A residente busca construir atenção conjunta dos participantes para a tela, através do dêitico “aqui” somado ao diretivo “ó” (l. 8). Em seguida, a profissional congela a imagem e aponta para o que ela nomeia de “órbita” com o dedo indicador (l. 8). A explicação sobre o posicionamento dos olhos do feto em relação ao mundo exterior (“pra ↑cima”, l. 9) auxilia os participantes a estruturar a imagem descrita.
Após uma curta ausência de fala, ocupada pela preparação do gesto de apontar (l. 10) – i.e., pelo movimento de retirada da mão dos comandos do aparelho e em direção à tela –, a profissional mostra aos participantes algo que não fora solicitado por eles: a malformação que o feto apresenta. A residente apresenta a imagem delineando com o dedo indicador a “calota”
craniana e a parte do sistema nervoso que está “pra fora” da calota (l. 10-11). A despeito do esforço corporificado dedicado a mostrar o feto através do acionamento do recurso de congelar a tela e de identificar os referentes por meio do gesto dêitico de apontar, observa-se que a gestante responde minimamente às explicações da profissional. Já o acompanhante, que fora quem fizera o pedido de confirmação (l. 2) do qual resultou a sequência de explicação da residente, não apresenta demonstrações verbais de entendimento dos referentes indicados. A falta de engajamento dos participantes pode ser em decorrência dos seguintes fatores:
1) O jargão técnico utilizado pela profissional (“órbita” e “calota” em vez de “olho” e “cabeça”);
2) A qualidade da imagem, que pode ser ininteligível para um público leigo;
3) O fato de que parte dos referentes mostrados constitui a malformação fetal, que não corresponde à solicitação do acompanhante.

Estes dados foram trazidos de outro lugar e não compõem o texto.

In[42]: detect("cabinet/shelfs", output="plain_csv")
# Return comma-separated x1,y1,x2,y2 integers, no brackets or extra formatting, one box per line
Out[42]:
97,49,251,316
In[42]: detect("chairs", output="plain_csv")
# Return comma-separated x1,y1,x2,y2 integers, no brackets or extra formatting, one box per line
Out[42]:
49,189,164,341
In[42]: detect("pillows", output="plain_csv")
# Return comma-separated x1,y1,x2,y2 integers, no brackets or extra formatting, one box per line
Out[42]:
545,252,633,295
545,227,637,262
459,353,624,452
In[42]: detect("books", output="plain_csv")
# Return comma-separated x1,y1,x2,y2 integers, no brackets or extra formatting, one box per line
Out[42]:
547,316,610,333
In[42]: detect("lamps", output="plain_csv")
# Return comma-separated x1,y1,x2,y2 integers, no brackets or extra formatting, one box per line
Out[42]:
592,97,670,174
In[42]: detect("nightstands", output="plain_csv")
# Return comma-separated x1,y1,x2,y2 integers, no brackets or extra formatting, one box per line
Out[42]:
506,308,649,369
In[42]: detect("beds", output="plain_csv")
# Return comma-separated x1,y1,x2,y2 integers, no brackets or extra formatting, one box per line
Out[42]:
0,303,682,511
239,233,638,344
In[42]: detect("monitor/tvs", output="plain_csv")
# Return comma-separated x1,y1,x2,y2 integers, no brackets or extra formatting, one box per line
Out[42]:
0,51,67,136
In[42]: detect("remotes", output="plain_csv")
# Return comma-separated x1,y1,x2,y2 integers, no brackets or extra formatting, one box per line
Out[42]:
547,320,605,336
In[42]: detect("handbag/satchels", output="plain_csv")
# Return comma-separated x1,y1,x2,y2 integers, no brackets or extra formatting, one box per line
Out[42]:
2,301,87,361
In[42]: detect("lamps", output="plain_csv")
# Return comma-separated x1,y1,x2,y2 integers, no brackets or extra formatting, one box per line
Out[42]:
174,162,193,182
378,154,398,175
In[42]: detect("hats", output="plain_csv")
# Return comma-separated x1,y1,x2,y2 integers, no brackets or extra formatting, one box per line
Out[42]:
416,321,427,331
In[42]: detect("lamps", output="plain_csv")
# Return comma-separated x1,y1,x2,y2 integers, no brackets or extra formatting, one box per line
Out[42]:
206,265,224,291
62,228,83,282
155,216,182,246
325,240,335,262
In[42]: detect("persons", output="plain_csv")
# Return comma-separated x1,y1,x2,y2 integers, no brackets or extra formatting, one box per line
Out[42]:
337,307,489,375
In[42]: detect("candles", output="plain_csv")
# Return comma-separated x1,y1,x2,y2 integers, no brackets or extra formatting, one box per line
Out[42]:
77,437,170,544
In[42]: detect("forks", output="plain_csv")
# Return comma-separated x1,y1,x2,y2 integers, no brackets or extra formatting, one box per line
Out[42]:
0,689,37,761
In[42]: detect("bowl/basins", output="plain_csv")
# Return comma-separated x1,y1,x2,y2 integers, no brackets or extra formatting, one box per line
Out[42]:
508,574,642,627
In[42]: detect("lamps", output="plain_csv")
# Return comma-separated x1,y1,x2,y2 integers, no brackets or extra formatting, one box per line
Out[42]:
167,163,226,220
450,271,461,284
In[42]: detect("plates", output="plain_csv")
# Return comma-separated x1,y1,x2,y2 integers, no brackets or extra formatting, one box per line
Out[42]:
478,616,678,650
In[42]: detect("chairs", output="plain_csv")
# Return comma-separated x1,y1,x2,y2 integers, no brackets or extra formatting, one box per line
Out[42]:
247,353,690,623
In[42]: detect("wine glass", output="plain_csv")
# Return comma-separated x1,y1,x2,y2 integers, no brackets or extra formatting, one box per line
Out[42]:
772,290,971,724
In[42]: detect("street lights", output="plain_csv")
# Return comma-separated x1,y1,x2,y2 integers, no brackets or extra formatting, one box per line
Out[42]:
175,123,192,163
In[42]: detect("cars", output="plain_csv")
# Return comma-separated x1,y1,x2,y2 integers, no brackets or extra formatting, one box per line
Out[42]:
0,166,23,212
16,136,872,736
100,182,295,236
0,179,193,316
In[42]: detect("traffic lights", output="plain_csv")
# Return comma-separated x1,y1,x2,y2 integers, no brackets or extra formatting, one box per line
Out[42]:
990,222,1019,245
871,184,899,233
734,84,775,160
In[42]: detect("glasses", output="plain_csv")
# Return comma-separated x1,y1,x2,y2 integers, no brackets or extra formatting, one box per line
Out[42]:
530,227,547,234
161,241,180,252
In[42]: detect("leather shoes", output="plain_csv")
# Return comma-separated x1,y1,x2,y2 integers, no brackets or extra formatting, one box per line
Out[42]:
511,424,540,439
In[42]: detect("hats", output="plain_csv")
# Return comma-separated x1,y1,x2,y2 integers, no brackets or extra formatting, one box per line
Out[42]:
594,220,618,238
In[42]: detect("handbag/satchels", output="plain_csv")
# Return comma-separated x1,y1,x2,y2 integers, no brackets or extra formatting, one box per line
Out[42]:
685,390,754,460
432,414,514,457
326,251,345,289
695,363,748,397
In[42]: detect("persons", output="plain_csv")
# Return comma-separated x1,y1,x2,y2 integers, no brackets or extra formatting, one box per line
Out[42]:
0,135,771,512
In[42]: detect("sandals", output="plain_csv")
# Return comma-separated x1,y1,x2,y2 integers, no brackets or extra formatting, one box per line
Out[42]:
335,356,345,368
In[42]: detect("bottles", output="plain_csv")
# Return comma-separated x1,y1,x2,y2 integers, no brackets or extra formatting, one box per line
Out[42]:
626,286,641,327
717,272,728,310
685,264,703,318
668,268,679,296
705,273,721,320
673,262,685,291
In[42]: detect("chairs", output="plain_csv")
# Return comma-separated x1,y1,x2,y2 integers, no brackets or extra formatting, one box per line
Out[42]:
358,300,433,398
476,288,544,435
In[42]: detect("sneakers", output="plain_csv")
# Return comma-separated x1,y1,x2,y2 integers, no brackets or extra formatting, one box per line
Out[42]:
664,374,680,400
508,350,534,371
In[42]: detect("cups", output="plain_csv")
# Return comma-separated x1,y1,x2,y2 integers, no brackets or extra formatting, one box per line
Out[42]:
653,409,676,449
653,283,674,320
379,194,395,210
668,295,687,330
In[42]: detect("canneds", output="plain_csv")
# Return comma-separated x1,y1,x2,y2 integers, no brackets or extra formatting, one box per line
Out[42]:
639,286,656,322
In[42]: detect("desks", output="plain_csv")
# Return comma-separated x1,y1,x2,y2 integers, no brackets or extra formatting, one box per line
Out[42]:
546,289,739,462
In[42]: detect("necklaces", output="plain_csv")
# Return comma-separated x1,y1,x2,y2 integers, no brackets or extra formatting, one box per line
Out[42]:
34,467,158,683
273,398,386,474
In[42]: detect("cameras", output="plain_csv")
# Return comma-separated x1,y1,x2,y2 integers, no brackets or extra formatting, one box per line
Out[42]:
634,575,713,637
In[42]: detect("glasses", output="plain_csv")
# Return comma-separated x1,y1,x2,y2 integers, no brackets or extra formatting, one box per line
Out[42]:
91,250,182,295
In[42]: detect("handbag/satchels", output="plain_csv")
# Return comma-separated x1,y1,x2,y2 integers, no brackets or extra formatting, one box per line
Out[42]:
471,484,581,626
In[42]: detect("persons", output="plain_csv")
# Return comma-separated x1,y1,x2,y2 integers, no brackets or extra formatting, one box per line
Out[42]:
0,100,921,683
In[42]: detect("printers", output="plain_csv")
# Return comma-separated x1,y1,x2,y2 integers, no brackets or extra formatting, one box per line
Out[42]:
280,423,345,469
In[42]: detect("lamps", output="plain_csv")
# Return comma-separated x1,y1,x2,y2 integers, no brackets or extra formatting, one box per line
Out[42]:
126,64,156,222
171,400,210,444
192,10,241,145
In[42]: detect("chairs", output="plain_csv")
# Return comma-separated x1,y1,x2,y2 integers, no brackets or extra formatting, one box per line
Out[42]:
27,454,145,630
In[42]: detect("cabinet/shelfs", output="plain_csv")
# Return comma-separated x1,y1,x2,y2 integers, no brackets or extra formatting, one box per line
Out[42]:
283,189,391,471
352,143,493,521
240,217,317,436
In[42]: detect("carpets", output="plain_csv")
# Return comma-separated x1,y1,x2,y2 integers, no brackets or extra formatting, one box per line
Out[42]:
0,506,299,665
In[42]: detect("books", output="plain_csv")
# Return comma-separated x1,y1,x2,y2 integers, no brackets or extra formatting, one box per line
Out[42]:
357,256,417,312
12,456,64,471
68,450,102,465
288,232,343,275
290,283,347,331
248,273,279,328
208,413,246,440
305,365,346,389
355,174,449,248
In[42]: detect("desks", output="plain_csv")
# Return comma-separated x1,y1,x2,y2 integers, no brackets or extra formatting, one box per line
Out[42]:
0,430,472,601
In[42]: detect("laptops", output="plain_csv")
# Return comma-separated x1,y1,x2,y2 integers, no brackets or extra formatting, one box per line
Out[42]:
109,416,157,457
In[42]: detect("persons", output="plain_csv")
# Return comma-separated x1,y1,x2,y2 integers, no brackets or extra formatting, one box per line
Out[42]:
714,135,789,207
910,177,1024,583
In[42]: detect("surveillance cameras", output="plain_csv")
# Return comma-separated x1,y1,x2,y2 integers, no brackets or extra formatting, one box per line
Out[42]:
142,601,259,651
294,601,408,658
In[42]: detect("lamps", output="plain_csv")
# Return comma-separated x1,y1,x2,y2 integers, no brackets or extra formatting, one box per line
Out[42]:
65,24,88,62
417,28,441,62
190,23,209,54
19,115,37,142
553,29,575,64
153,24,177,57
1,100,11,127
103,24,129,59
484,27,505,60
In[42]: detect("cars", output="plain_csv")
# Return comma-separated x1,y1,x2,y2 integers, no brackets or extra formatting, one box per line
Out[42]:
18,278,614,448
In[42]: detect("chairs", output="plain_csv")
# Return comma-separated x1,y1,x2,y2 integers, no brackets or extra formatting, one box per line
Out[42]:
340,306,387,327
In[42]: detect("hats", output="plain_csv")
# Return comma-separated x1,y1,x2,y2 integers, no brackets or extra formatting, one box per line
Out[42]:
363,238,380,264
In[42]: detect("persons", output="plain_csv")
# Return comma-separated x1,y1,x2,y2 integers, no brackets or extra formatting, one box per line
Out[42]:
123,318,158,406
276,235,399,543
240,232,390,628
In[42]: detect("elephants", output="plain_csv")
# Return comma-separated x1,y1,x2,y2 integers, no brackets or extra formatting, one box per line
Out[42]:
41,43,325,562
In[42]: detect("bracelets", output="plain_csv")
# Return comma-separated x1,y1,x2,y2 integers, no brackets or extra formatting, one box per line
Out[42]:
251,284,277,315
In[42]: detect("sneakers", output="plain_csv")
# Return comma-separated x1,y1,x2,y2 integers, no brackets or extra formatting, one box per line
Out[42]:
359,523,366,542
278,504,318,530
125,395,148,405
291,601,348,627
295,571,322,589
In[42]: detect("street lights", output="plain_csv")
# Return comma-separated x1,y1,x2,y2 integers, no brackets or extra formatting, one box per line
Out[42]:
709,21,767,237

Ao compararmos as respostas às solicitações dos últimos dois excertos, 24 e 25, percebemos que ambas constituem respostas que não atendem ao pedido de confirmação realizado no turno anterior. Contudo, elas se diferenciam significativamente quanto aos formatos e ações. A resposta oferecida no Excerto 24 é produzida em formato preferido – em fala sobreposta ao final do turno anterior e com ênfase no advérbio de negação (“[nã:o] sei.,”) – apesar de não responder ao pedido de confirmação e de não oferecer accounts para isso imediatamente, o que é feito somente nos turnos subsequentes. Já a resposta oferecida no Excerto 25 vem atrasada (depois de quase um segundo de pausa, l. 3), o que demonstra sua orientação para a despreferência em deixar de atender à ação do turno anterior, mas constitui uma garantia de que o pedido será atendido o mais breve possível (“já vou te explicá”, l. 4).
De fato, em ambas as situações, a profissional se orienta a contingências que a impedem de confirmar o pedido prontamente. No entanto, a primeira resposta desqualifica a solicitação da gestante como uma pergunta merecedora de resposta, tanto que nenhuma das participantes volta a tratar desse assunto no restante daquela interação. Por outro lado, a segunda resposta apenas posterga a confirmação da informação solicitada e até apresenta informações além do que fora solicitado. Nesse sentido, esses dois últimos excertos exemplificam o que Clayman (2002) chama de solidariedade interacional, ou o que Heritage chama de solidariedade social: enquanto a primeira resposta ameaça a solidariedade interacional ao oferecer uma resposta que não atende a solicitação anterior, a segunda resposta, a partir de uma postergação que garante o acesso à informação solicitada nos turnos
subsequentes, constitui um tipo de resposta que está de acordo com a preocupação em preservar relações solidárias entre interagentes.